Hisarcıklıoğlu, 26 Kasım 2007 tarihinde 6. Sanayi Kongresi’nde yaptığı konuşmada ise sanayi politikasının bir ayağının sanayicinin önündeki engellerin kaldırılması, diğer ayağının ise sanayicinin yüksek katma değerli faaliyetlere yönlendirilmesi olduğunun altını çizerek, “Bunun aracı kuşkusuz teşvik sistemidir. Teşvik deyince bazılarımızın aklına bitmeyen fabrika iskeletleri geliyor, biliyorum. Çünkü her faaliyetin teşvik edilmesinin, aslında hiçbir şeyin teşvik edilmemesi anlamına geldiğini dikkate almayan, karmakarışık bir teşvik sistemimiz vardı. Şimdi şeffaf, getirisi götürüsü ölçülebilen, performansı izlenebilen bir sistem kurmak zamanı gelmiştir. Bu sistemde sektörler değil; küresel pazarda bir boşluğu doldurabilecek, katma değeri yüksek olabilecek, yenilikçi faaliyetler teşvik edilmelidir” demiş.
Sadece TOBB değil, TÜSİAD da teşvik sistemiyle ilgili çok eleştiri yaptı. Başbakan sonunda razı olunca teşvik sistemi değişti ama hala küresel gelişmelere uygun bir teşvik sistemimiz hâlâ yok.

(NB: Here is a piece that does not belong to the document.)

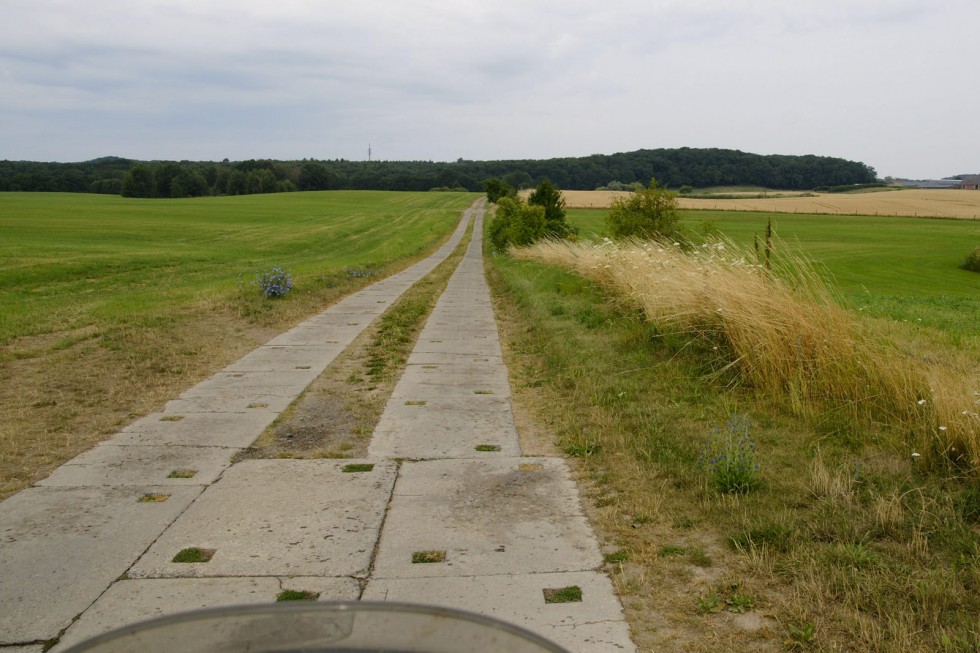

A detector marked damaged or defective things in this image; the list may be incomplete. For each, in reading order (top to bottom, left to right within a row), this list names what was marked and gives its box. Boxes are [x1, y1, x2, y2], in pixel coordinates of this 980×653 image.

Ar-ge teşviklerinin yararı görüldü ama daha geliştirilmesi gerekiyor.
Bence hükümet ekonominin geleceği için, hemen sonuç alamasa bile, yeni bir teşvik sistemini biran önce gündeme getirip, ciddi bir çalışma yapmak zorunda.
Hükümetin, bunu yaparken en büyük destekçisi özel sektör olacaktır. Ancak kendisini her uygulamasında alkışlayan yeni özel sektör kuruluşları yerine TOBB, TÜSİAD gibi köklü kuruluşları dinlerse, daha çok yararlanır. Görevde 10. yılını dolduran Hisarcıklıoğlu’nun 2001 yılı programına özel sektör desteğini sağlaması, AK Parti’nin IMF programından ayrılmamasını sağlayıp istikrarı koruması bile, ülke ekonomisine yaptığı katkının kanıtlarıdır. Önceden yaptığı bu uyarılar da, başımıza gelecekler için özel sektörün nasıl yol gösterici olabileceğini gösteren delillerdir.  Yeni teşvik sistemi, eleştiren ve konuşan özel sektörle birlikte yapılmalı.